Defendant Davis argues that he should not be held responsible for the entire amount of drugs trafficked by the conspiracy because he was only a member of the conspiracy for a limited period of time. This position is inconsistent with the law. See, e.g., U.S.S.G. § 1B1.3. comment. (n. 1) (conspirator held accountable for "conduct of others in furtherance of the execution of the jointly-undertaken criminal activity that was reasonably foreseeable by the defendant"); United States v. Blackmon, 839 F.2d 900 (2d Cir. 1988) (conspirator liable for acts committed in furtherance of conspiracy prior to his entry into the conspiracy). Thus, it was not an abuse of discretion for the trial court to hold Davis accountable for the entire quantity of drugs trafficked by the conspiracy.
Defendants make numerous other arguments with regard to evidentiary rulings and sentencing by the district court and conduct by the prosecution. Upon a thorough review of the record in relation to these matters, we find no error. In conclusion, we reverse the convictions of defendants Cecil Jackson and Whitener on the drug conspiracy count as duplicative of their convictions on the CCE counts. We affirm the defendants' convictions in all other respects.

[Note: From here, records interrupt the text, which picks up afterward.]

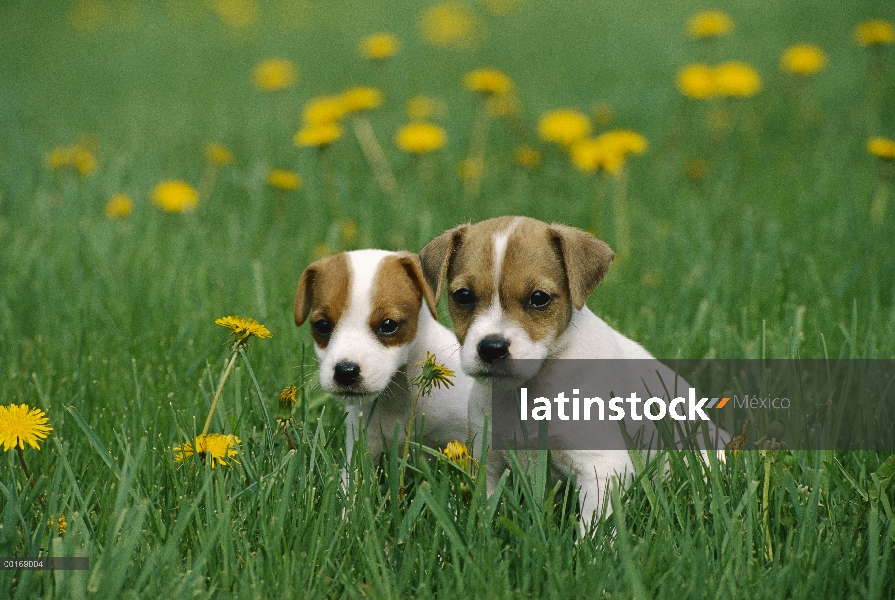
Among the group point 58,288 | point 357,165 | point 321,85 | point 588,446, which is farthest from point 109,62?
point 588,446

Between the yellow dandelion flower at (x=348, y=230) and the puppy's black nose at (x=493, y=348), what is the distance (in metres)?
3.39

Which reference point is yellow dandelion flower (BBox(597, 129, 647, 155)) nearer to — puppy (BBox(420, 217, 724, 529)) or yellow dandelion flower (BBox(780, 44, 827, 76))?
yellow dandelion flower (BBox(780, 44, 827, 76))

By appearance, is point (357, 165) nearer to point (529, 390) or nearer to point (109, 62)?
point (529, 390)

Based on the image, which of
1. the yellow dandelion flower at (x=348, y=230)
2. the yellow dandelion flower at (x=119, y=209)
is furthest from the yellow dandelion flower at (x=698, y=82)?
the yellow dandelion flower at (x=119, y=209)

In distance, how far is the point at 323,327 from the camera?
12.6ft

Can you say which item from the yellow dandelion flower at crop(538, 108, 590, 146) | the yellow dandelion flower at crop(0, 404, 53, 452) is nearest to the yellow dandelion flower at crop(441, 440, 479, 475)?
the yellow dandelion flower at crop(0, 404, 53, 452)

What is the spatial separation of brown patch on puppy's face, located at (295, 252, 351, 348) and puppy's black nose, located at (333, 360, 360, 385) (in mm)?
244

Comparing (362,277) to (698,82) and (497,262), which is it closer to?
(497,262)

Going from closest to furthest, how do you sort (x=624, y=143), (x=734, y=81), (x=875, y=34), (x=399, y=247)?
(x=624, y=143) < (x=399, y=247) < (x=734, y=81) < (x=875, y=34)

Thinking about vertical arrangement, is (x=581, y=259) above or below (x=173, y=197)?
below

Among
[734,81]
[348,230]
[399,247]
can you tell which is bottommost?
[399,247]

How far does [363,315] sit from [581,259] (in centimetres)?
85

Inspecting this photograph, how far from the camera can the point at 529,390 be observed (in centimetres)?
360

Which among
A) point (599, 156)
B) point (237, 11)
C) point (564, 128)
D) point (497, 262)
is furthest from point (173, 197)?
point (237, 11)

We remand the case to the district court for proceedings in conformance with this opinion.
AFFIRMED IN PART, REVERSED IN PART, AND REMANDED.
21 U.S.C. § 848(b) provides:
a person is engaged in a continuing criminal enterprise if--
(1) he violates any provision of this subchapter or subchapter II of this chapter the punishment for which is a felony, and
(2) such violation is a part of a continuing series of violations of this subchapter or subchapter II of this chapter--
(A) which are undertaken by such person in concert with five or more other persons with respect to whom such person occupies a position of organizer, a supervisory position, or any other position of management, and
(B) from which such person obtains substantial income or resources.
The trial court's complete instruction on the supervisory element stated:
The term organizer, supervisor or manager means that the Defendant that you are considering was more than a fellow worker, and that the Defendant you are considering either organized or directed the activities of five or more other persons whether or not the Defendant was the only organizer or supervisor. That is, it is not necessary the Government prove that the Defendant had sole, that is by himself, actual personal control or contact with each of the five or more other persons, nor that the Defendant was actually able to control those whom he organized, supervised or managed.